Copy the lines below word for word, starting at the line that contains "Is asphalt track, located" and ending with the last of the items.

** Begin Supplied records **

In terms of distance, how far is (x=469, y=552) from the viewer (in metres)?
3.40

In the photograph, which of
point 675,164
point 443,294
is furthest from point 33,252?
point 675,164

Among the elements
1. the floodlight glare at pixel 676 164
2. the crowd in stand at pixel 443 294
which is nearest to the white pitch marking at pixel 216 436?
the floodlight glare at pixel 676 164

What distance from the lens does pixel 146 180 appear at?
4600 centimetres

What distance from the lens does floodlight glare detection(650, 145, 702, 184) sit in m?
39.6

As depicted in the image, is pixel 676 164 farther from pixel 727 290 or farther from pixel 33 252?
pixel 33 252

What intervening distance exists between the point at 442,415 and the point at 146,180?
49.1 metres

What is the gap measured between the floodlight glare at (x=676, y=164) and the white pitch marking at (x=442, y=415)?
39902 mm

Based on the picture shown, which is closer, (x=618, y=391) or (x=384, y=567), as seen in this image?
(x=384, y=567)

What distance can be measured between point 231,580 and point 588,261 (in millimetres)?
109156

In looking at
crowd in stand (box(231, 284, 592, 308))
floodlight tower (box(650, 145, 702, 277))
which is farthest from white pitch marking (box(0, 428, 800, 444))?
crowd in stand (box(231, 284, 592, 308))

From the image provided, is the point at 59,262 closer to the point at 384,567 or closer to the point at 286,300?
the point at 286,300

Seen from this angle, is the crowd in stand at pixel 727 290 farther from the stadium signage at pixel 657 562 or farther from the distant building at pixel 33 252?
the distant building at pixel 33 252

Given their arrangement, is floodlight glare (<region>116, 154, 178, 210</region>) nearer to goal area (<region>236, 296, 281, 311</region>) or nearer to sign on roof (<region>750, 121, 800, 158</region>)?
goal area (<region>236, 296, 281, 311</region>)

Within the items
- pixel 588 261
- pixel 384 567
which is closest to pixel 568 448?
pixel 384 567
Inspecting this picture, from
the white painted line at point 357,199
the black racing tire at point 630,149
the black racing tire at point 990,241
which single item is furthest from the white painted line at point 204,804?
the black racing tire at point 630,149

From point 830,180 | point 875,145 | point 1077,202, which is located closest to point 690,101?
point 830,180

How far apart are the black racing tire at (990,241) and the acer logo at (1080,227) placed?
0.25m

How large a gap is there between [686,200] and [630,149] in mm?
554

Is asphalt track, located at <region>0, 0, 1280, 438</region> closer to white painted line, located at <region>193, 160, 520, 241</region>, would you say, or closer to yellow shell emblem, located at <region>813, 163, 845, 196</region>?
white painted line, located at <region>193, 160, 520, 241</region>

** End Supplied records **

**Task answer:**
Is asphalt track, located at <region>0, 0, 1280, 438</region> closer to white painted line, located at <region>193, 160, 520, 241</region>, would you say, or closer to yellow shell emblem, located at <region>813, 163, 845, 196</region>?
white painted line, located at <region>193, 160, 520, 241</region>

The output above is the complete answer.